Canada is a nation of immigrants, which is a widely-used phrase amongst activists, politicians, and artists to celebrate the rich and proud history of immigration in Canada [1]. Unfortunately, the history of immigration in Canada is distant from the proud beliefs of diversity, and in truth, it shows evidence of preserving the ‘whiteness’ of the nation [2].


History of Racialization in Canada

From the late nineteenth to the early twentieth century, the nation required enormous amounts of labor for essential national infrastructure development such as the Canadian Pacific Railway. With an insufficient supply of domestic labor, the Canadian government accomplished the national goals by employing cheap (alternative) overseas labor, particularly from Third World peoples [3]. In this regard, however, the problem arose with the national perception; it had to contend with the conflicting interests of preserving the ‘whiteness’ of the nation while simultaneously ensuring an adequate supply of labor [4].

Specifically, Thobani demonstrates an intuitive and critical interpretation on Canadian whiteness by stating: Overtly distinguishing between immigrants of ‘preferred races’ (initially British and French and, later other European nationalities) and ‘non-preferred races’ (from Asia, the Caribbean and Africa), immigrant policies worked to racialize the nation and limit access to citizenship until the 1960s and 1970s. Even as the Head Tax, the Exclusion Act, the Continuous Passage requirement and the 1910 Immigration Act all sought to tightly restrict immigration of Third World peoples for permanent settlement, European immigrants were actively and aggressively recruited to replenish the nation. Keeping the women out was thought to be an incentive to persuade the men to go back, once their labor was no longer necessary, as well as advisable for preventing the nation from being ‘polluted’ by a ‘non-preferred race’ of women and their children. This racialized and gendered immigration enabled the British and French to be defined as the two founding ‘races’ of Canada [5].

Raw records:
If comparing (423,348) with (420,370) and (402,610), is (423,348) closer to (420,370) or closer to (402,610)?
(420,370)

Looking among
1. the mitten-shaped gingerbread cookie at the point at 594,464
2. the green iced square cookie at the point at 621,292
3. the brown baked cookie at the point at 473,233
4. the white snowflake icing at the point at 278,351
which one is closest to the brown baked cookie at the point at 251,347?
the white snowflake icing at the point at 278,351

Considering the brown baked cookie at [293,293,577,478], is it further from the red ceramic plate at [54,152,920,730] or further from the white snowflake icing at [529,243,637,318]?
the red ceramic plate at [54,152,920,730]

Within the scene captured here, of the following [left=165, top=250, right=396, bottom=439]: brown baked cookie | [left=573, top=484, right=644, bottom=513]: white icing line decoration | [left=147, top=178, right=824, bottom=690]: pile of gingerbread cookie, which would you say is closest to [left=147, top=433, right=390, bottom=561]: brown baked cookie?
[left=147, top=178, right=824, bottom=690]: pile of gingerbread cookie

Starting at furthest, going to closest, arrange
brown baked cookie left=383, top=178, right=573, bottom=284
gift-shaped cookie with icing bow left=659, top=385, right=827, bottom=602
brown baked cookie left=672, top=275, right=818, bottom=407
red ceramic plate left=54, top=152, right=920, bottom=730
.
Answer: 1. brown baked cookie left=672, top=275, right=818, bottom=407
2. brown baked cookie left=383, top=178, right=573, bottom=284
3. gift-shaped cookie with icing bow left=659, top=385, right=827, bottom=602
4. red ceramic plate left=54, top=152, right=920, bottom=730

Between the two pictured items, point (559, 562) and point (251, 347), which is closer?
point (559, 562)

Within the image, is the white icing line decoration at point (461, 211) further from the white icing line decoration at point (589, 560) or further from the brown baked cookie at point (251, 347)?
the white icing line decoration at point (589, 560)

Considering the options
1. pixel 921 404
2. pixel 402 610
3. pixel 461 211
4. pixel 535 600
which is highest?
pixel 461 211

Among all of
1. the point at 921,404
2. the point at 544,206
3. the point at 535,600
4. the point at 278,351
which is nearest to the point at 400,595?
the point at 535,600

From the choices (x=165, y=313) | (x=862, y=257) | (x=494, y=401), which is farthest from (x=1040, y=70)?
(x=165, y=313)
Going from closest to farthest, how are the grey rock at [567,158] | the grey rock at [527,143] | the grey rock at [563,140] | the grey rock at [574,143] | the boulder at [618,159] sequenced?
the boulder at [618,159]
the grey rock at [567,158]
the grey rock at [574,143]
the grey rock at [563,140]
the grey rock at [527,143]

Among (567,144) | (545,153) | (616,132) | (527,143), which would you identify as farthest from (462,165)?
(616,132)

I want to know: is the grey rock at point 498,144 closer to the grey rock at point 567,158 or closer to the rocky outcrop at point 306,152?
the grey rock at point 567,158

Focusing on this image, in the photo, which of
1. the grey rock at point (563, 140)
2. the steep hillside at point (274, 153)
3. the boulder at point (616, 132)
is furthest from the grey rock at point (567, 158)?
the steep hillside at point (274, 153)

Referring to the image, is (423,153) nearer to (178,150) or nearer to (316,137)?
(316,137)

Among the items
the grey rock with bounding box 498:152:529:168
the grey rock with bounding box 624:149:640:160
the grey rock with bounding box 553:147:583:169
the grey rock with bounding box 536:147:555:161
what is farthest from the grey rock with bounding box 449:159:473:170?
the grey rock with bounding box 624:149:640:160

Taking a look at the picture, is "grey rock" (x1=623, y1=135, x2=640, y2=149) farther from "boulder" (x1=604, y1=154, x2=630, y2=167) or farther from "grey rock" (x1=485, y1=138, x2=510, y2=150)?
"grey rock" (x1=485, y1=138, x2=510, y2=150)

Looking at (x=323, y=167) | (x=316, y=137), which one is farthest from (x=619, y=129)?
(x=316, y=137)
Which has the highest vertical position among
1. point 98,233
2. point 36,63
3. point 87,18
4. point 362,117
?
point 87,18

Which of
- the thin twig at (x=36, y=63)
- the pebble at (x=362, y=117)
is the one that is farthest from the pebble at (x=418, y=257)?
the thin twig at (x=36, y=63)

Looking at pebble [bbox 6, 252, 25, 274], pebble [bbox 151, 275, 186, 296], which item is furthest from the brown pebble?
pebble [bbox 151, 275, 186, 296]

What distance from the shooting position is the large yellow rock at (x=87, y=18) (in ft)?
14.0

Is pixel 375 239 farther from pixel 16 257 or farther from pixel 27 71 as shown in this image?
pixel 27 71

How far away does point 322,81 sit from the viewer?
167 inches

Tasks to complete>
a. Copy the passage on immigration in Canada word for word, starting at the words "History of Racialization" and ending after the words "of labor [4].".
b. Write out the lines of the listing exactly, starting at the line that has "Which has the highest vertical position among" and continuing through the last line of the listing.

Per-task answers>
a.
History of Racialization in Canada

From the late nineteenth to the early twentieth century, the nation required enormous amounts of labor for essential national infrastructure development such as the Canadian Pacific Railway. With an insufficient supply of domestic labor, the Canadian government accomplished the national goals by employing cheap (alternative) overseas labor, particularly from Third World peoples [3]. In this regard, however, the problem arose with the national perception; it had to contend with the conflicting interests of preserving the ‘whiteness’ of the nation while simultaneously ensuring an adequate supply of labor [4].

b.
Which has the highest vertical position among
1. point 98,233
2. point 36,63
3. point 87,18
4. point 362,117
?
point 87,18

Which of
- the thin twig at (x=36, y=63)
- the pebble at (x=362, y=117)
is the one that is farthest from the pebble at (x=418, y=257)?
the thin twig at (x=36, y=63)

Looking at pebble [bbox 6, 252, 25, 274], pebble [bbox 151, 275, 186, 296], which item is furthest from the brown pebble?
pebble [bbox 151, 275, 186, 296]

What distance from the shooting position is the large yellow rock at (x=87, y=18) (in ft)?
14.0

Is pixel 375 239 farther from pixel 16 257 or farther from pixel 27 71 as shown in this image?
pixel 27 71

How far away does point 322,81 sit from the viewer?
167 inches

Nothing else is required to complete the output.